> _TASK ITEM_
Reproduce the lines in the part that opens with the line containing "പരിസ്ഥിതി ശാസ്ത്രജ്ഞൻ മാധവ്" and closes with the line containing "Airport Hotel Adana — 6", both included, without the pictures.

> _DATA EXTRACT_
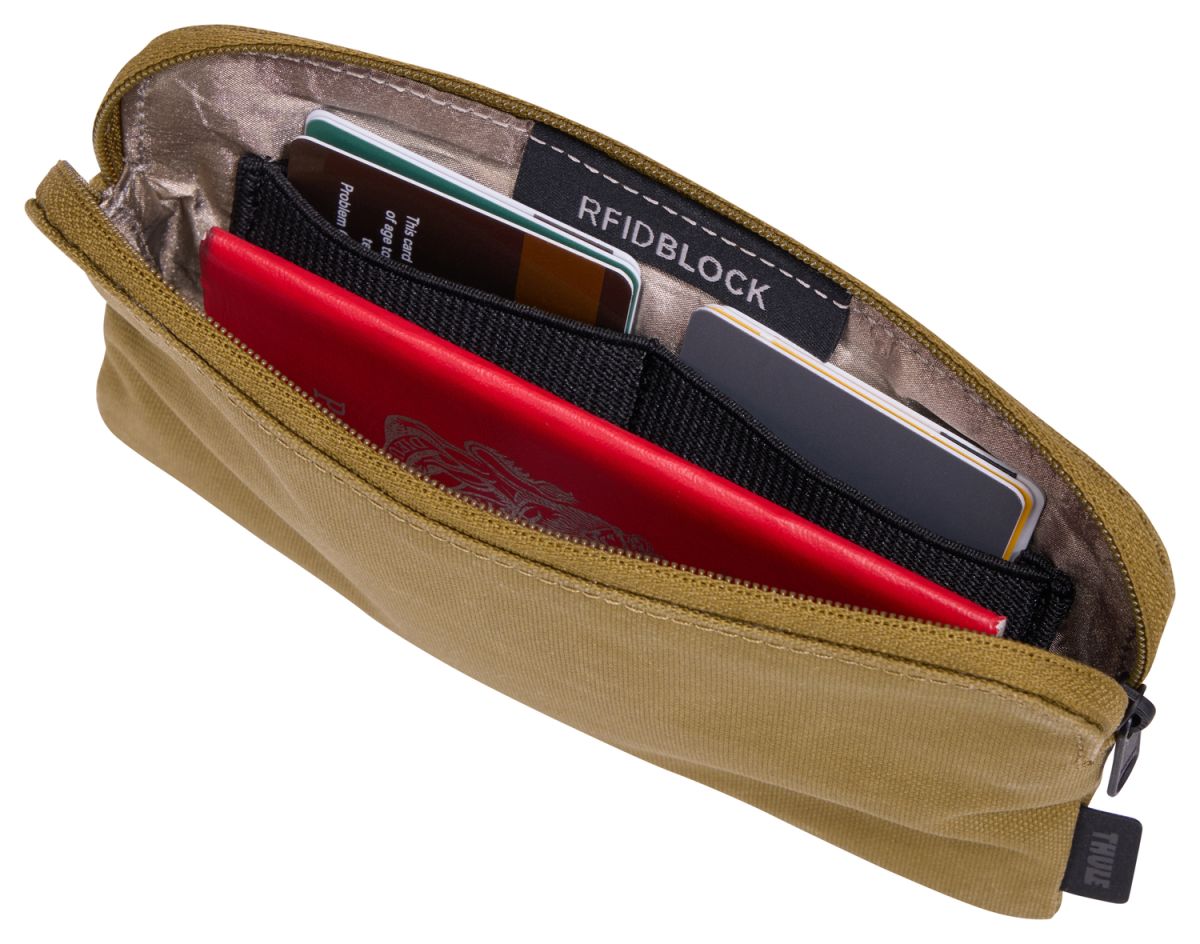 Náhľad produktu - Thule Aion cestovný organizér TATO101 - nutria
==
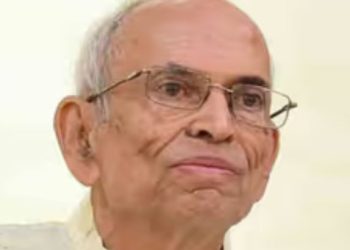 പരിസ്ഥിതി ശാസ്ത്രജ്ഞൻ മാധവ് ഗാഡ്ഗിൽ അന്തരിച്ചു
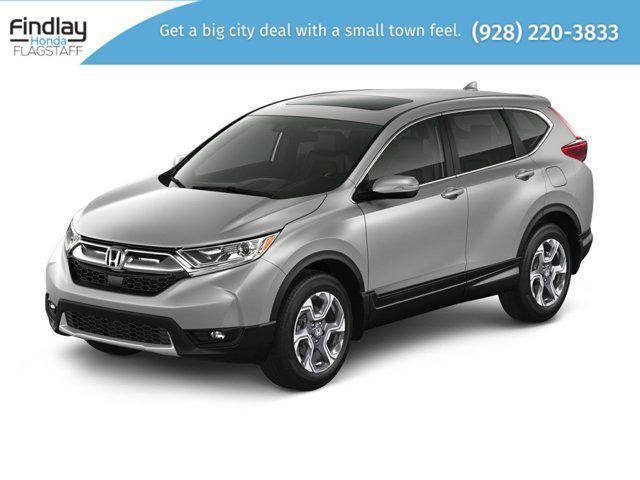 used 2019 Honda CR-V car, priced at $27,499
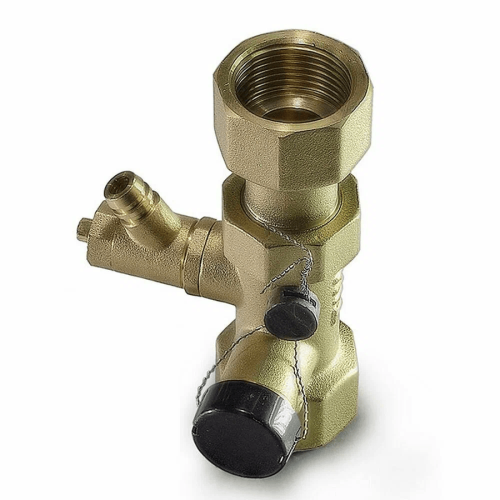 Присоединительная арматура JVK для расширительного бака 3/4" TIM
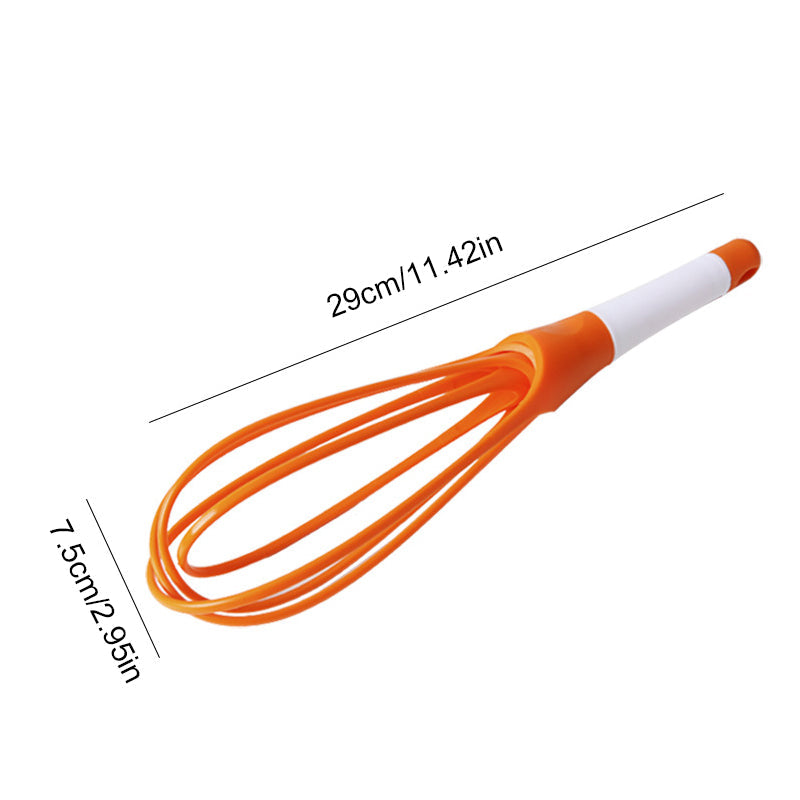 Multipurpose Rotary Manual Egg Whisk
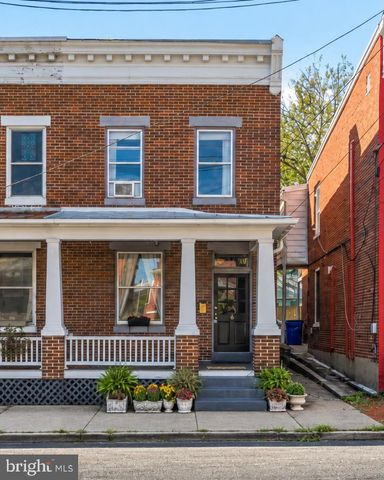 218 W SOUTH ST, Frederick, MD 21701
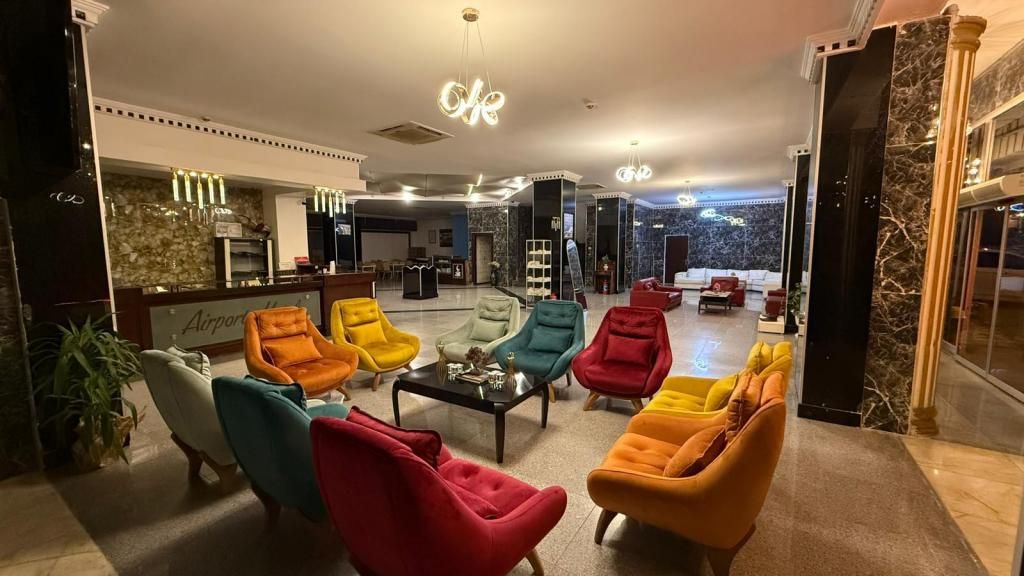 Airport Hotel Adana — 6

> _RESPONSE TO THE EXERCISE_
 പരിസ്ഥിതി ശാസ്ത്രജ്ഞൻ മാധവ് ഗാഡ്ഗിൽ അന്തരിച്ചു
 used 2019 Honda CR-V car, priced at $27,499
 Присоединительная арматура JVK для расширительного бака 3/4" TIM
 Multipurpose Rotary Manual Egg Whisk
 218 W SOUTH ST, Frederick, MD 21701
 Airport Hotel Adana — 6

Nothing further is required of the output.